For load balancing, you can go with a decicated box (a Foundry one will run you $5K, but try getting a used one on Ebay). For redundancy, what you can do is, if each individual app server is available on the public internet with its own IP and DNS name, then if the load balancer should blow out, you can, as a backup, go in and change the DNS of the main host, and point that to one of the app servers (it would be a CNAME), and have that configured to do load balancing instead, while you rush out and buy a now load balancer. That’s the advantage of firewalling the hosts and having them available. Neat, huh?
Another thing that allows for is what’s called “direct server return”, which basically means that the request comes through the load balancer, but the hosts send the response directly to the client, rather than go through the load balancer. I’m going ta have to look more into the implications and configuration of that, but it seems like it would lessen the burden on the load balancer a bit.
Databases are quite a bit more tricky, but one thing you can do, is that you set up master/slave setups, and then if the master gets lost, the application can be switched to run in read-only mode. That way people can still get to their data, but you can’t add or update anything. Not sure if it’s worth adding the extra overhead and complexity to the app for this, but it’s an option.
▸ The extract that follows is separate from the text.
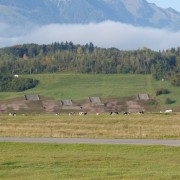 Typical Swiss scenery near the Thun. Green grass, cows, and tank gunnery targets in background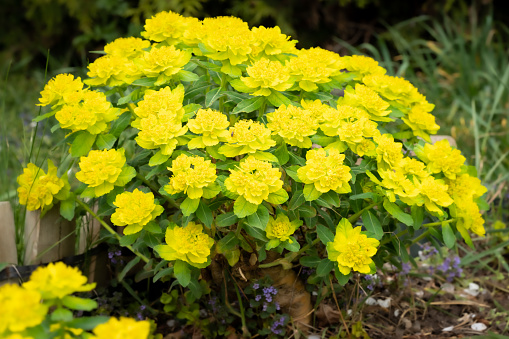 Bright yellow cushion spurge 'Euphorbia polychroma' in spring garden. Fresh yellow flowers commonly bloom in many gardens in springtime. Macro shot, selective focus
One more thing: Don’t run NFS. Why? Because if one server gets hacked or goes down, it can hose the whole cluster. A better model is to have a server that’s the primary file server, and then use rsync to keep things in sync. Really simple and it works. Anecdotally, John related that in his experience, NFS and LDAP were the two things that were most often responsible for taking a whole cluster down. Also, you can’t run NFS between two data centers easily, and it requires rpcbind, which makes it harder to secure the server. Without NFS, you can pretty much close down all UDP traffic and only allow TCP.
That’s about it. I also got to chat with Tom from EngineYard at the STIRR mixer in Palo Alto on Wednesday. These guys definitely have their s**t together. They were using Global File System for shared files, which is also very cool, but requires special hardware. And Tom described how they had already thought about the two-data center solution, and had some ideas for how to manage the MySQL installation, so you could do active failover to another master. Or they’d rely on Oracle for that. It seems to me like a problem where the cost of solving it outweighs the cost of downtime should it happen weighted by the risk that it does happen. But I haven’t done the math on that one.
I hope you can use all of this for something. I’ve definitely learned a bundle from talking to these smart people. I have to say I find hosting interesting and fun. Developing apps and interfaces is really nice, but when you get it out there in the world, you have to take all of these things into consideration. And seeing some of the racks of some of the companies that they host at SV Colo was enlightening. You can tell that some have grown really quicly without much planning, and then next to it, you can see their new rack, all nice and clean with cables running neatly between the boxes. Tells you something about the companies.